> Exercise directions
All entries below are to be returned exactly, with pictures left out.

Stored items
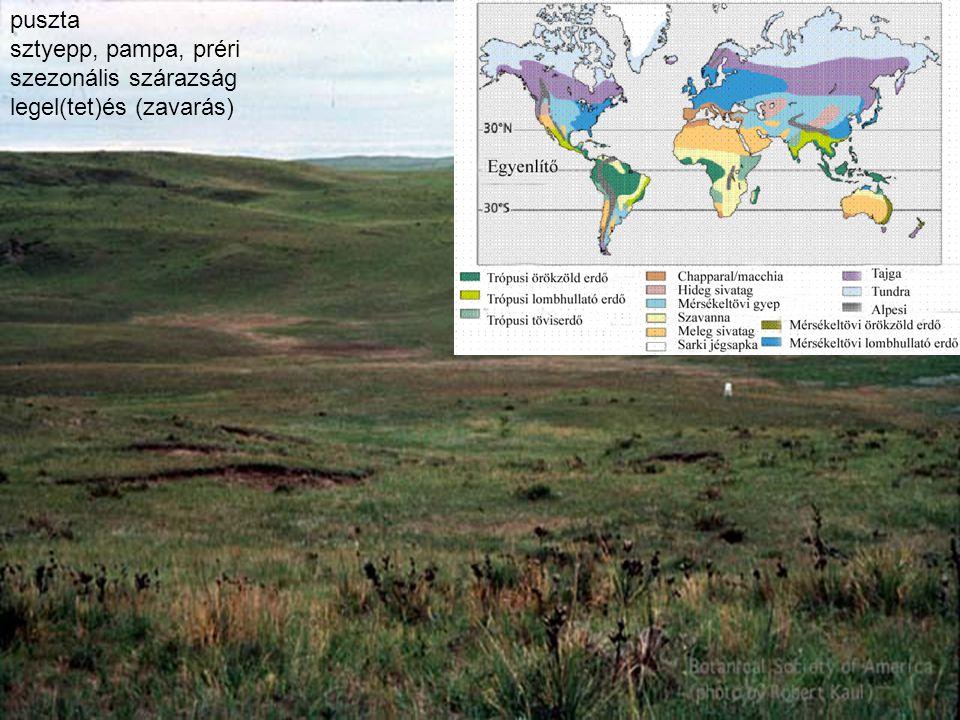 puszta sztyepp, pampa, préri szezonális szárazság legel(tet)és (zavarás)
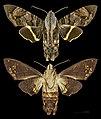 Eupyrrhoglossum sagra MHNT CUT 2010 0 7 France Guyane Camopi female.jpg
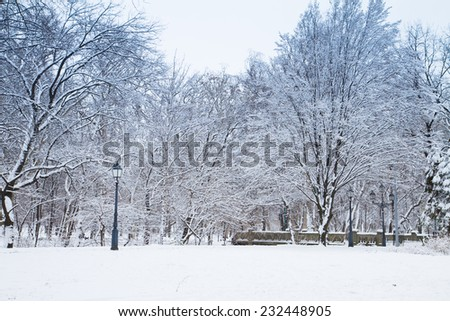 white winter park with fresh snow and trees - stock photo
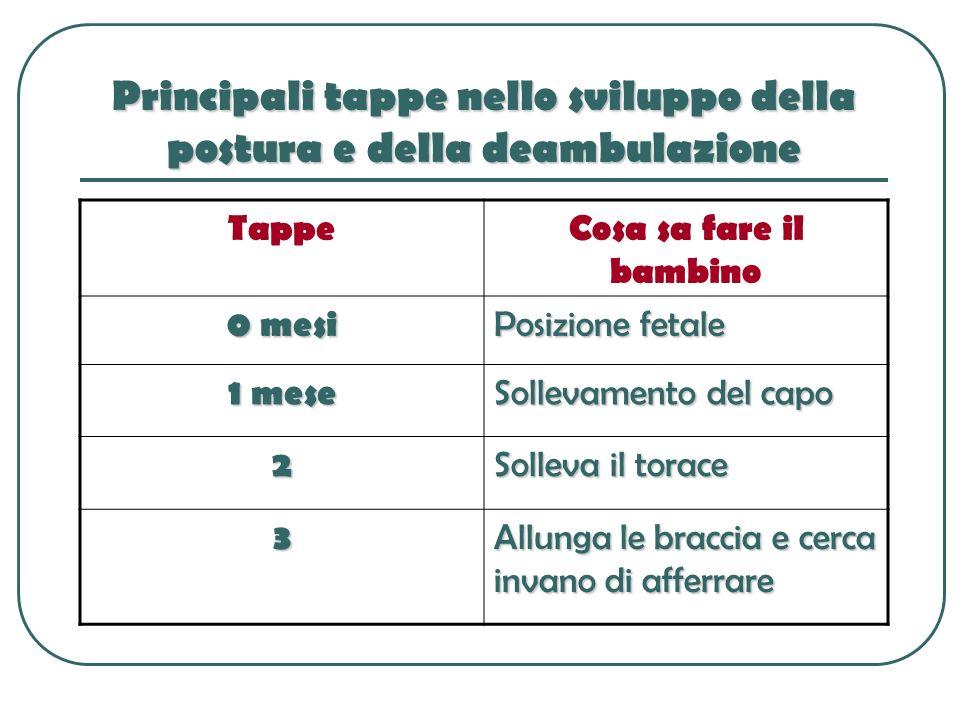 Principali tappe nello sviluppo della postura e della deambulazione TappeCosa sa fare il bambino 0 mesi Posizione fetale 1 mese Sollevamento del capo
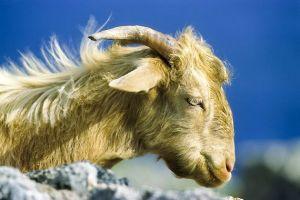 cabra tótem espíritu animal de poder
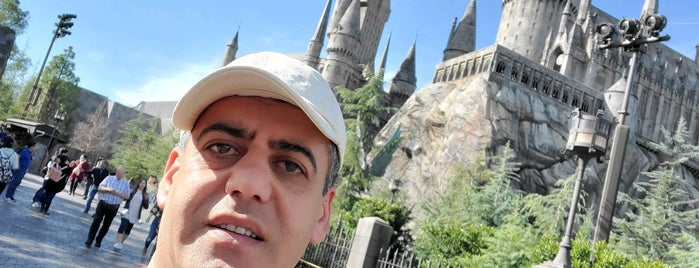 Harry Potter and the Forbidden Journey is one of สถานที่ที่ Stephania ถูกใจ.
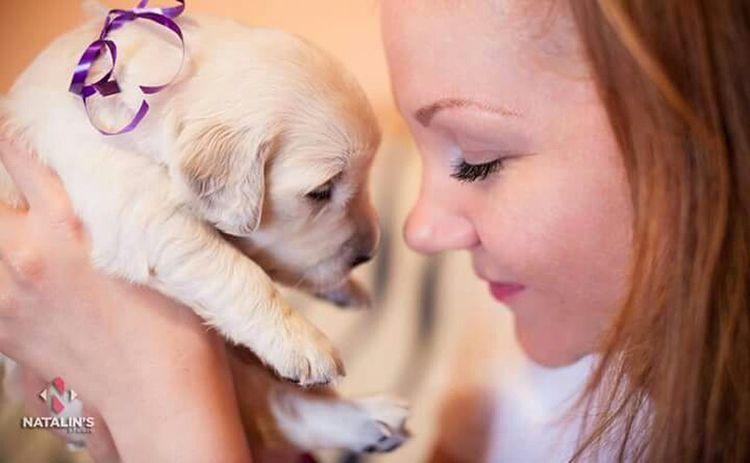 Sweet Leia Eye4photography  Hello World Goldenpuppy Goldenretriever Love Dog Doglovers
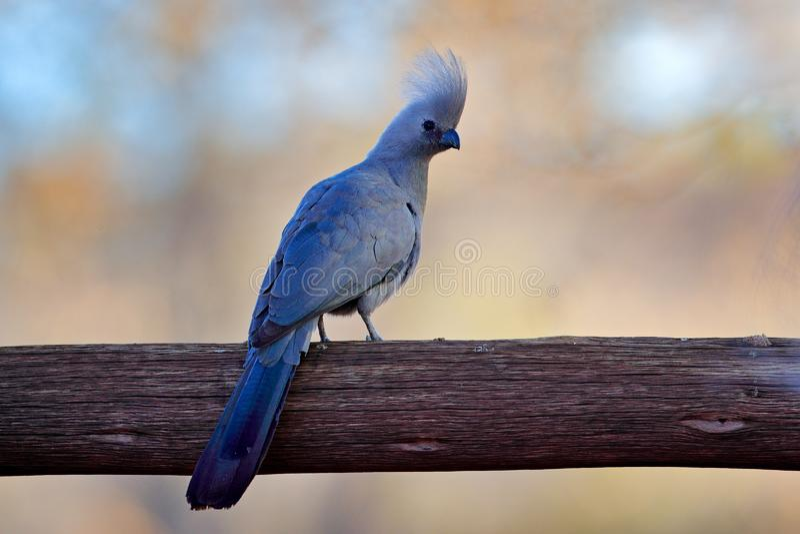 灰色去鸟,Corythaixoides concolor,在绿色植被的灰色lourie细节画象 蕉鹃在自然栖所, 免版税库存照片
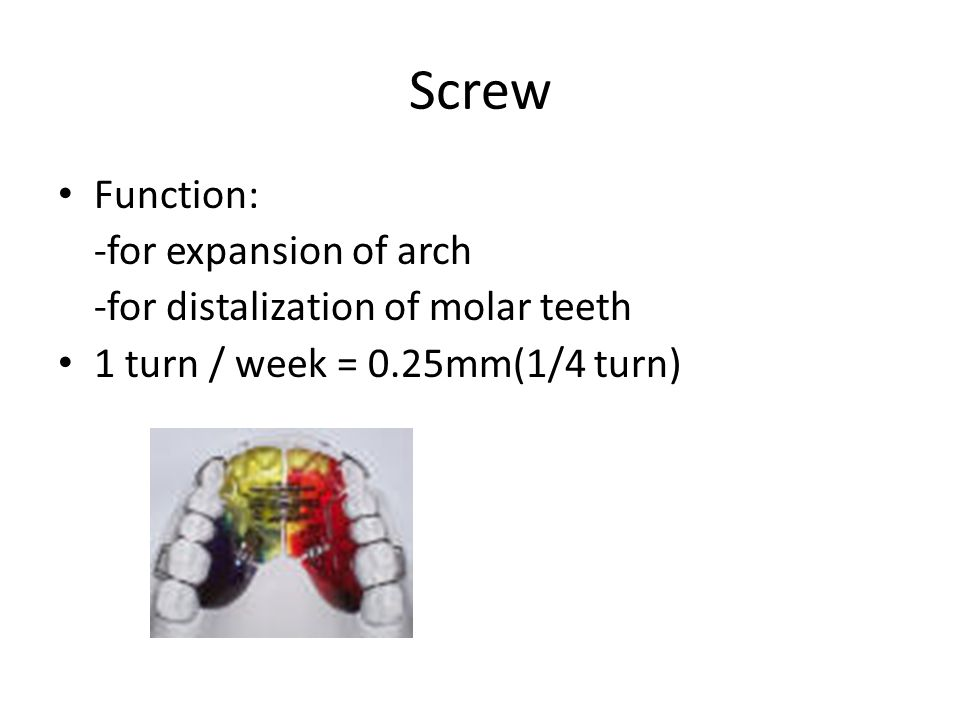 Screw Function: -for expansion of arch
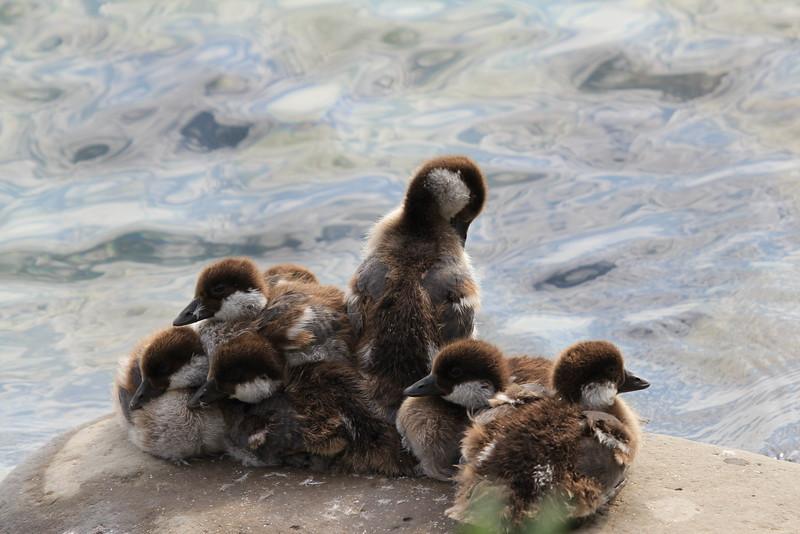 Goldeneye Ducklings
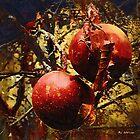 Forbidden Fruit by RC deWinter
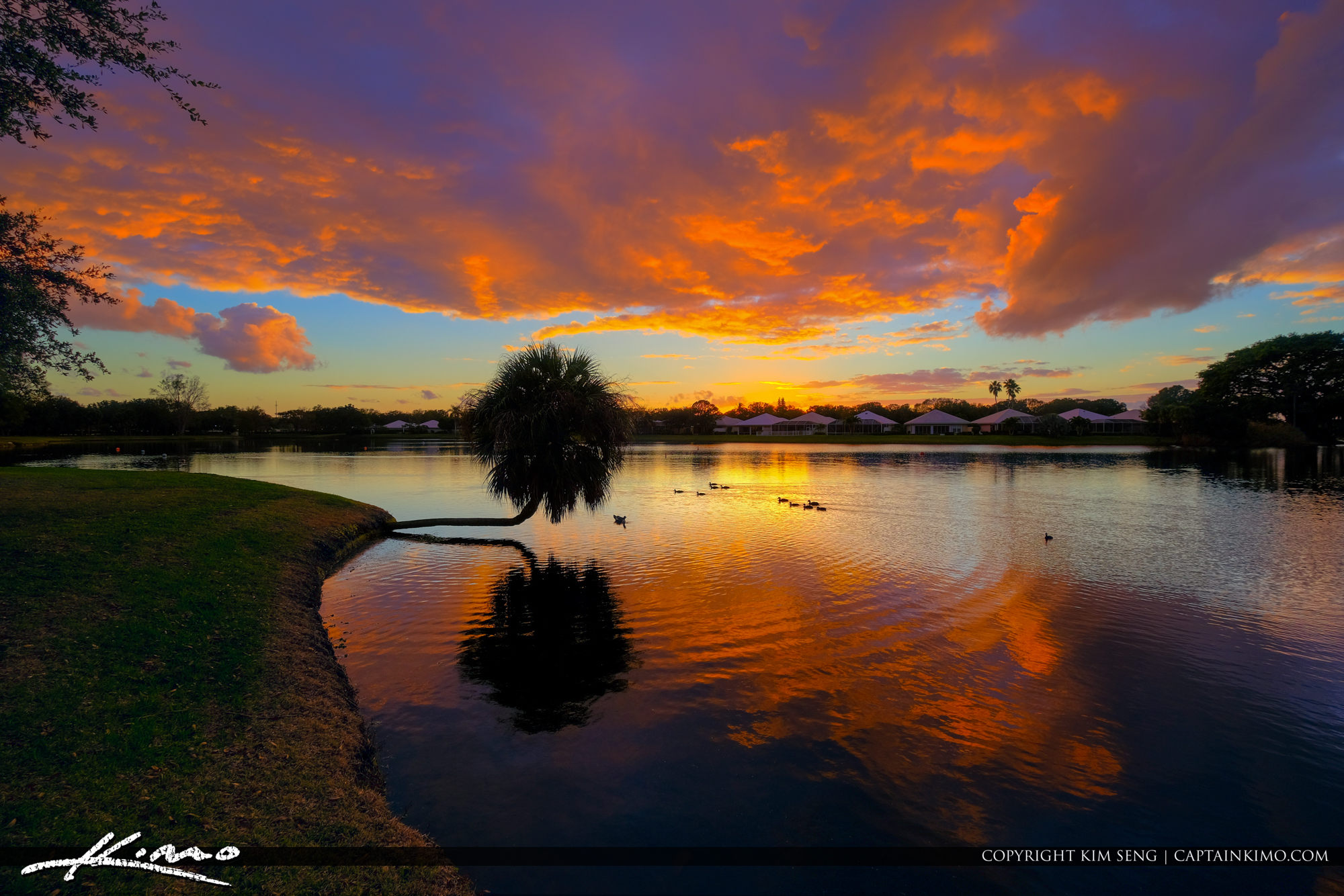 Sunset Over Lake in Palm Beach Gardens Florida Palm Tree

> Response area
 puszta sztyepp, pampa, préri szezonális szárazság legel(tet)és (zavarás)
 Eupyrrhoglossum sagra MHNT CUT 2010 0 7 France Guyane Camopi female.jpg
 white winter park with fresh snow and trees - stock photo
 Principali tappe nello sviluppo della postura e della deambulazione TappeCosa sa fare il bambino 0 mesi Posizione fetale 1 mese Sollevamento del capo
 cabra tótem espíritu animal de poder
 Harry Potter and the Forbidden Journey is one of สถานที่ที่ Stephania ถูกใจ.
 Sweet Leia Eye4photography  Hello World Goldenpuppy Goldenretriever Love Dog Doglovers
 灰色去鸟,Corythaixoides concolor,在绿色植被的灰色lourie细节画象 蕉鹃在自然栖所, 免版税库存照片
 Screw Function: -for expansion of arch
 Goldeneye Ducklings
 Forbidden Fruit by RC deWinter
 Sunset Over Lake in Palm Beach Gardens Florida Palm Tree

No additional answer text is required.